GSoC application: tag guessing (improving and modularizing)
vedant agarwala
vedant.kota at gmail.com
Fri May 3 18:07:40 UTC 2013
Hello,
With less than one hour left for Student Application deadline, I am posting
my final proposal for Google Summer of Code.
Below is a plain text copy of my project proposal as submitted on Google
melange.
Thank-you,
Vedant
Name: Vedant Agarwala
Email Address: vedant.kota at gmail.com
Freenode IRC Nick: vedant
IM Service and Username: xmpp-google: vedant.kota at gmail.com
Location (City, Country and/or Time Zone): Kolkata, India GMT+5.30
Proposal Title: Improving and modularizing tag guessing
Motivation for Proposal and Goal: Currently, Amarok “guesses” tags of music
files through the MusicBrainz web service using either existing tags or
MusicIP (PUID) audio fingerprints. This method, however, is somewhat
outdated. MusicBrainz is phasing out MusicIP in favour of AcoustID and
other methods of guessing tags have emerged. Hence, getting tags for tracks
with missing/incorrect track name doesn't work as it should.
Say a user imports tracks from a CD. The CD didn't support/have track names
so all the songs he imported were named "Track 1", "Track 2", etc. He at
least needs the correct track names. He tries to get tags from MusicBrainz
but, as expected, he doesn't get the correct tags. It is not uncommon for
people to have tracks with missing or incorrect or useless (like in this
case) track names. My project aims to add more tag getters like MusicBrainz
AcustID tag getter and Last.fm tag getter, so that such situations are
minimized, if not removed entirely.
Also, getting tags from MusicBrainz is hard coded into the Amarok source
code and not modularized; this makes it hard to add new Tag Getters (like,
for example, Last.fm). Moreover, MusicBrainz code is not very well
documented. It's time consuming for a programmer trying to add features
even just to MusicBrainz since they will have to read and understand the
code. As of now, this is useful only to update existing tags. Tags for
songs with no/incorrect tags are not fetched properly.
The aim of this project is to create an abstract base class for tag
guessing that can be suitably inherited by other classes that aim to guess
tags.
Implementation Details:
-
Creating a generic framework for tag getters: I will replace the
existing musicbrainz directory by a taggetter directory. It will contain
Controller and Provider classes (similar to StatSyncing) under the
namespace TagGetter. The settings UI and related classes will also be
present in this directory. I will change the musicbrainzTagger() in the
TagDialog class to tagGetterController(). Once this is called, the
TagGetter::Controller (a singleton class) will be invoked and process of
tag guessing will begin. The Controller will have a list (a QList of
ProviderPointers) of available Providers and it will create objects of each
of them. Each of those objects will implementing the abstract base class
Provider. As required, the Controller will be calling the methods (and
connecting signals to slots) of the Provider on the main thread and via
polymorphism appropriate methods of each Provider will be called.

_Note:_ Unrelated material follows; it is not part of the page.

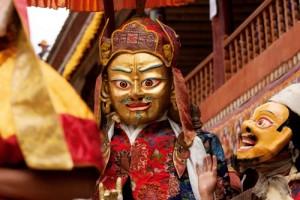Masallardaki ifritlerin, gizemli yaratıkların günlük hayatta yaşatıldığı coğrafyalardan biri de Güney Tibet. Hindistan'a bağlı Ladakh'taki Hemis'teki Budist mabetlerde dev maskeler giyen insanlar, masalların dünyasına giriyor.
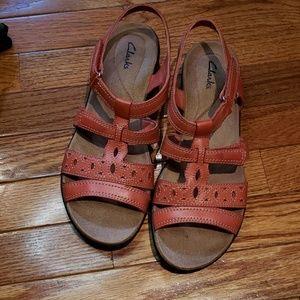 Clark's leather sandals euc size 9.5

Each TagGetter::Provider will have its own directory under the TagGetter
directory. They will contain classes and one that will implement the
Provider class. Providers will be memory manged among different classes
(like the classes handling GUI will require information from the provider)
via the QExplicitlySharedDataPointer or KSharedPointer. Each provider will
be running in parallel. As the different Providers do their work, results
and progress of the work will available to the Controller via the signals
connected to the slots of the Controller. Establishing a connection to the
web service server, converting the music into data sendable over the
internet, fetching results and the error handling will all be part of each
Provider’s work. Separate threads won’t be required because the network
operations will be handled by Qt (QNetworkRequest and QNetworkReply) and
they are the most time consuming. If something else takes time to run (like
decoding the audio and creating the fingerprint) then the provider will
have to manage this on another thread (probably by using the
ThreadWeaver::Job). As part of the contract of each provider, each of its
methods must return quickly. This is important because the Controller
will guarantee calling these methods on the main thread.
The Controller will provide the Providers with the TrackPtr and hence
with track data (name, album, artist, length, file location etc.). I will
write a TagGetterMeta class. Member variables of this class will include a
trackPtr (to store the track pointer of the track whose metadata is being
fetched) and metadata variables (name, artist, album, etc.). After data has
been fetched, Providers will fill the metadata to the TagGetterMetra
objects according to the trackPtr and return this object via a signal to
TagGetter::Controller. Providers should not store this data but they should
keep the data that authenticates the provider (probably an API key that is
received on authentication) as long as the objects of themselves exist
since many lists of tracks can sent to be the Provider in quick succession.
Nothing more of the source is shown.